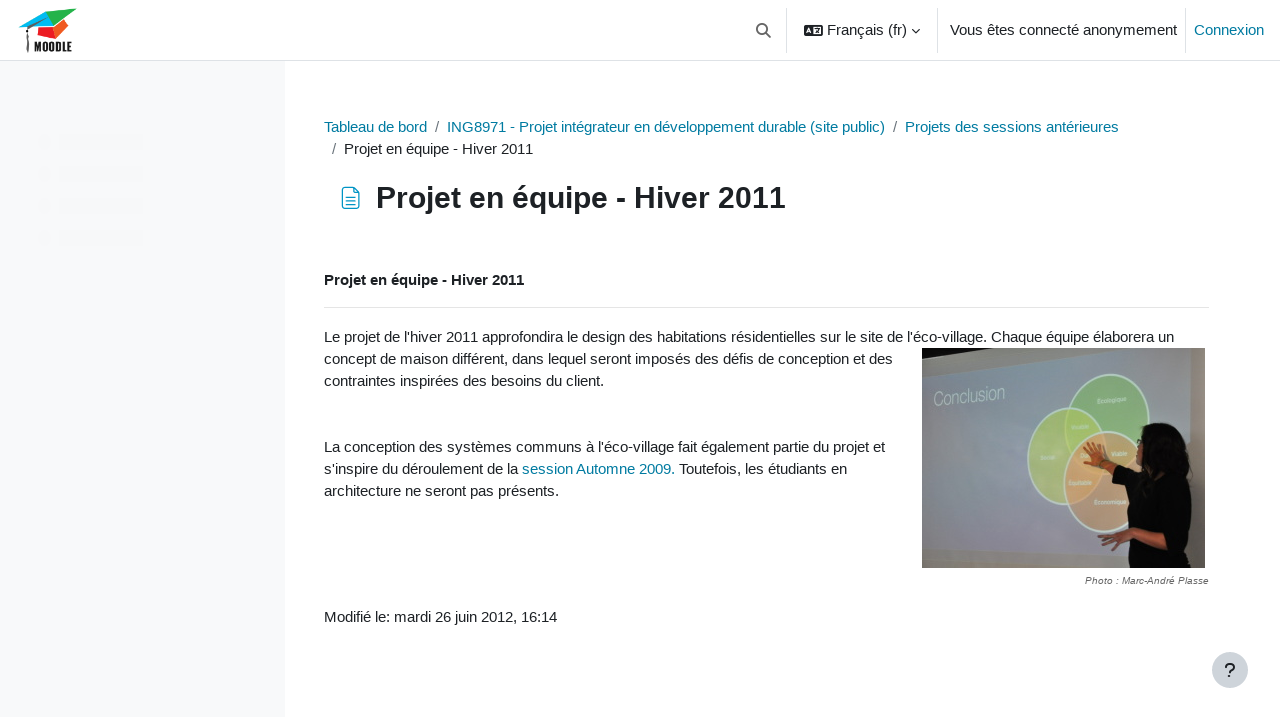

--- FILE ---
content_type: text/html; charset=UTF-8
request_url: https://moodle.polymtl.ca/mod/page/view.php?id=67407
body_size: 2299
content:
<!DOCTYPE html>
<html lang="en">
<head>
    <meta charset="utf-8">
    <meta name="viewport" content="width=device-width, initial-scale=1">
    <title></title>
    <style>
        body {
            font-family: "Arial";
        }
    </style>
    <script type="text/javascript">
    window.awsWafCookieDomainList = [];
    window.gokuProps = {
"key":"AQIDAHjcYu/GjX+QlghicBgQ/7bFaQZ+m5FKCMDnO+vTbNg96AEy4kRYEFRReBMFWnuoqEF3AAAAfjB8BgkqhkiG9w0BBwagbzBtAgEAMGgGCSqGSIb3DQEHATAeBglghkgBZQMEAS4wEQQMy4/QxeGJFEYwyNpXAgEQgDsy83weqzBsFNNyHzQRyJPfFXZGQ6TQLNoX/tXVEiHeHD0sENBMhASts30HqgCMAYIya6QxK22Iu4H5nA==",
          "iv":"CgAHqRk7WQAAAV5U",
          "context":"qbcQL+EXkTUXIU+or86hoGEgj1JTKnwxsji+BCjANyuAvCJOGW1fkKp/Z6CAgRAK9hO+j598okQ02vC/18Th1j/bJNG+7oWCOyR0mZn9lKbEIDlKF7ZcgtMC8vOioPsudu6rAOrGU9tX4wrkOVrvTW5CM/ADtUFXZvPyXicbULmLIip/Nj5yCS6KILOdmjIOJESIhiiH8als+SV4uZGpztSxptvbHChpaB9lcqrdbmIzsZpLhiblZ41oJDrlWEosHWoRhlViqRpR6R4hmf+u7/Ioa0QfHeP+d7aNujxkCsP+aTi+uQMZyGmiiPqeMbTCX7+frHZZg/ag+A3aFcMnDdM//ZKgjAOvnXlA3mboErNYZjwYqBKndwMwO/mt1Kd/d3294neSuaZ8rvYQRYqdhlnSF6/WnxQC5LmvPJtacwJPOqgln/u+GcXtQtL/lZdPpE/nUSRxbyycGygsq12E5WSj9XmUHzIhPAa17fe1/rJRFoxz+9gDJAu8TduqjPQT8tw1IOLG8FlPZG0CbAZQSt2P5W25jsGM1mDRj1iVRdAz1wf20otFgNvDNZKEPj3hJ1J1Q/8Dvt+5uWq+Y7k57UZ8pecSoRed3lFGGyDQEdwjf7+DHQSDW3L4Uc9mecxGtMsnmmRtpXMVyYX+Jx4Stzg4bRs0q1kbPawbluWh6uT8iRPnokEUoJWQdEN3tSdOMgN+addbYjwWbMCIRM1/0v5mpAphjoz3zF1GhzB8Fh1nyWCPuWl0FxE6Ixs8BrxD78cKWqX5Num3Y/4B3d6p1/gZcUwa"
};
    </script>
    <script src="https://d6392b0c73e0.bb96ac56.ca-central-1.token.awswaf.com/d6392b0c73e0/6ac1caeb4c7f/19441e92acb8/challenge.js"></script>
</head>
<body>
    <div id="challenge-container"></div>
    <script type="text/javascript">
        AwsWafIntegration.saveReferrer();
        AwsWafIntegration.checkForceRefresh().then((forceRefresh) => {
            if (forceRefresh) {
                AwsWafIntegration.forceRefreshToken().then(() => {
                    window.location.reload(true);
                });
            } else {
                AwsWafIntegration.getToken().then(() => {
                    window.location.reload(true);
                });
            }
        });
    </script>
    <noscript>
        <h1>JavaScript is disabled</h1>
        In order to continue, we need to verify that you're not a robot.
        This requires JavaScript. Enable JavaScript and then reload the page.
    </noscript>
</body>
</html>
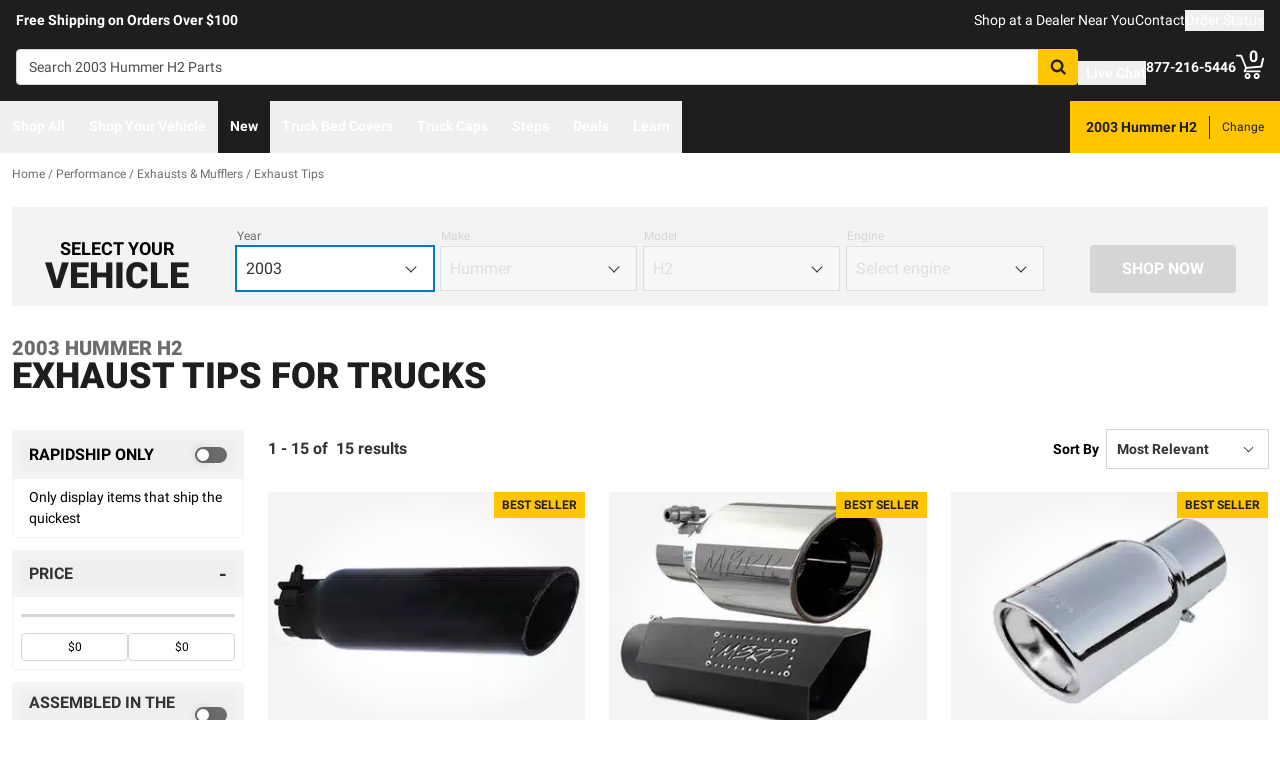

--- FILE ---
content_type: text/javascript
request_url: https://realtruck.com/_nuxt/default-Ik5pduu5.js
body_size: 704
content:
const __vite__mapDeps=(i,m=__vite__mapDeps,d=(m.f||(m.f=["./index-BCKyudRa.js","./entry-cK9WV3z0.js","./entry-BbI8sEZv.css","./Select-B-s49fPu.js","./Radio-yc1kMEgl.js"])))=>i.map(i=>d[i]);
import{d as u,aS as d,b4 as f,f as h,o as a,m as b,i as k,g as n,k as o,as as x,j as v,bW as y,d4 as C,d5 as w,d6 as B,d7 as E,bX as R}from"./entry-cK9WV3z0.js";const V=y(()=>R(()=>import("./index-BCKyudRa.js").then(e=>e.i),__vite__mapDeps([0,1,2,3,4]),import.meta.url).then(e=>e.default||e)),N={id:"top"},z=u({__name:"default",setup(e){const{isSalesEmployee:s}=d(),t=f("mainContentRef"),_=()=>{t.value&&(t.value.focus(),t.value.scrollIntoView({behavior:"smooth"}))};return(c,S)=>{const i=V,r=C,l=w,m=B,p=E;return a(),h("div",N,[v(s)?(a(),b(i,{key:0})):k("",!0),n("div",{class:"bg-black text-white w-auto h-auto m-2 p-2 absolute left-[-9999px] top-[-9999px] focus-within:left-0 focus-within:top-0 z-50"},[n("button",{type:"button",class:"text-white sr-only focus:not-sr-only",onClick:_}," Skip to main content ")]),o(r),o(l),o(m),n("div",{id:"mainContent",ref_key:"mainContentRef",ref:t,tabindex:"-1"},null,512),x(c.$slots,"default"),o(p)])}}});export{z as default};
//# sourceMappingURL=default-Ik5pduu5.js.map
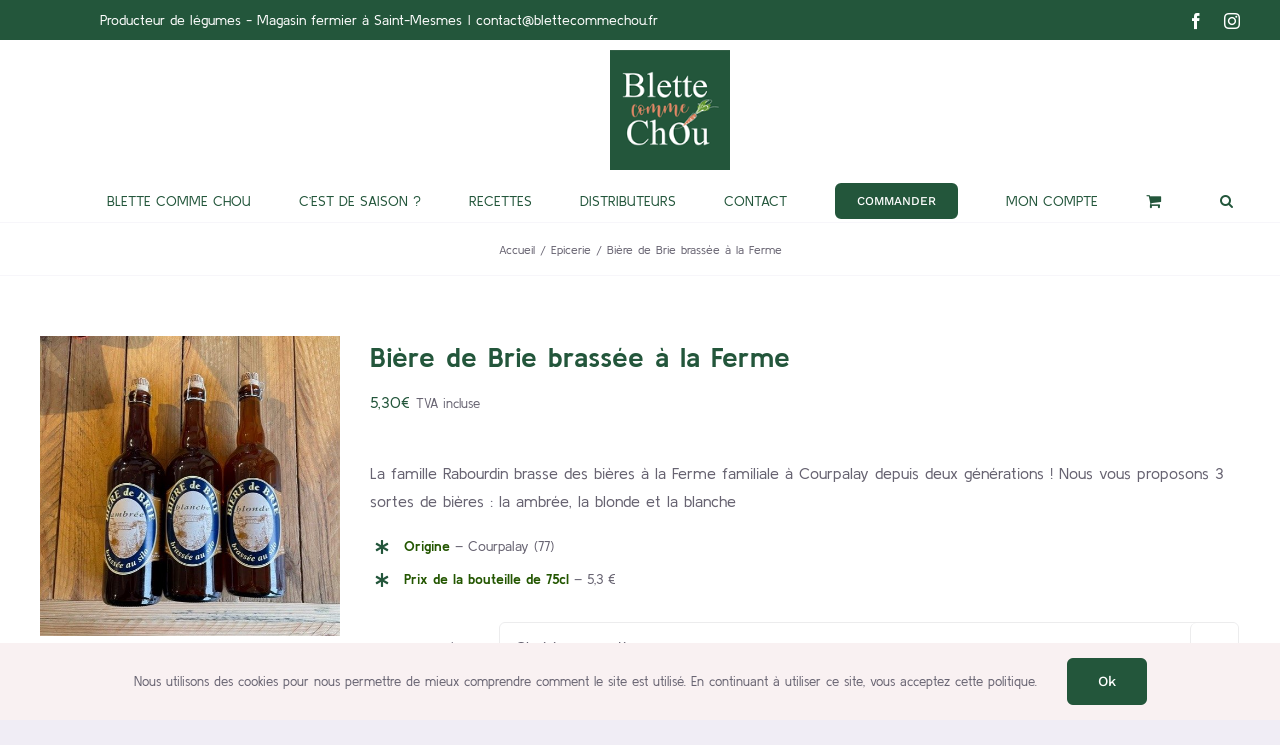

--- FILE ---
content_type: text/plain
request_url: https://www.google-analytics.com/j/collect?v=1&_v=j102&a=1416270047&t=pageview&_s=1&dl=https%3A%2F%2Fwww.blettecommechou.fr%2Findex.php%2Fproduit%2Fbiere-de-brie-brassee-a-la-ferme%2F&ul=en-us%40posix&dt=Bi%C3%A8re%20de%20Brie%20brass%C3%A9e%20%C3%A0%20la%20Ferme%20-%20Blette%20comme%20Chou&sr=1280x720&vp=1280x720&_u=IEBAAEABAAAAACAAI~&jid=716726543&gjid=1646268217&cid=1283071247.1769036450&tid=UA-132402369-3&_gid=2007247222.1769036450&_r=1&_slc=1&z=1271675868
body_size: -452
content:
2,cG-L58CNP36FY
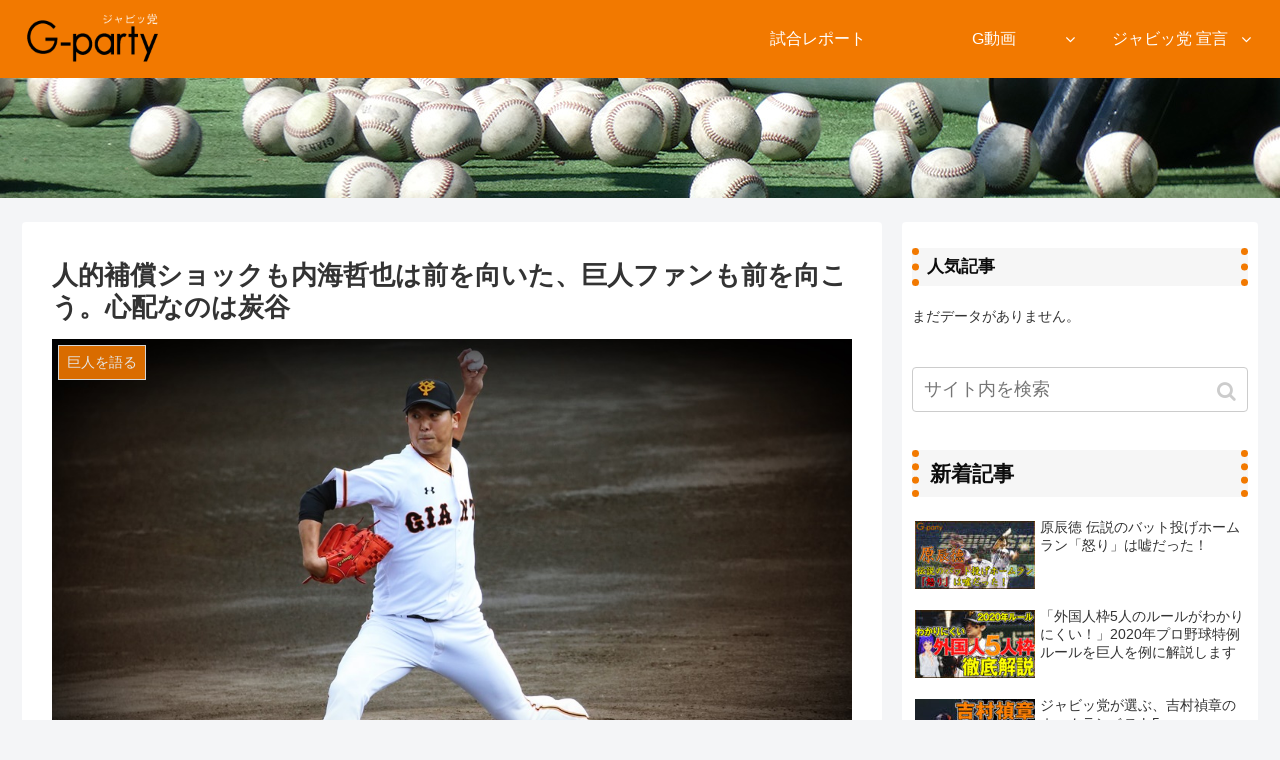

--- FILE ---
content_type: text/html; charset=utf-8
request_url: https://www.google.com/recaptcha/api2/aframe
body_size: 265
content:
<!DOCTYPE HTML><html><head><meta http-equiv="content-type" content="text/html; charset=UTF-8"></head><body><script nonce="GjNhdCxBogbiHpmlt_1dBQ">/** Anti-fraud and anti-abuse applications only. See google.com/recaptcha */ try{var clients={'sodar':'https://pagead2.googlesyndication.com/pagead/sodar?'};window.addEventListener("message",function(a){try{if(a.source===window.parent){var b=JSON.parse(a.data);var c=clients[b['id']];if(c){var d=document.createElement('img');d.src=c+b['params']+'&rc='+(localStorage.getItem("rc::a")?sessionStorage.getItem("rc::b"):"");window.document.body.appendChild(d);sessionStorage.setItem("rc::e",parseInt(sessionStorage.getItem("rc::e")||0)+1);localStorage.setItem("rc::h",'1769827651929');}}}catch(b){}});window.parent.postMessage("_grecaptcha_ready", "*");}catch(b){}</script></body></html>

■ Problem
Gather up every line from the listing above in which the word "challenge" occurs.

■ Written answer
    <script src="https://d6392b0c73e0.bb96ac56.ca-central-1.token.awswaf.com/d6392b0c73e0/6ac1caeb4c7f/19441e92acb8/challenge.js"></script>
    <div id="challenge-container"></div>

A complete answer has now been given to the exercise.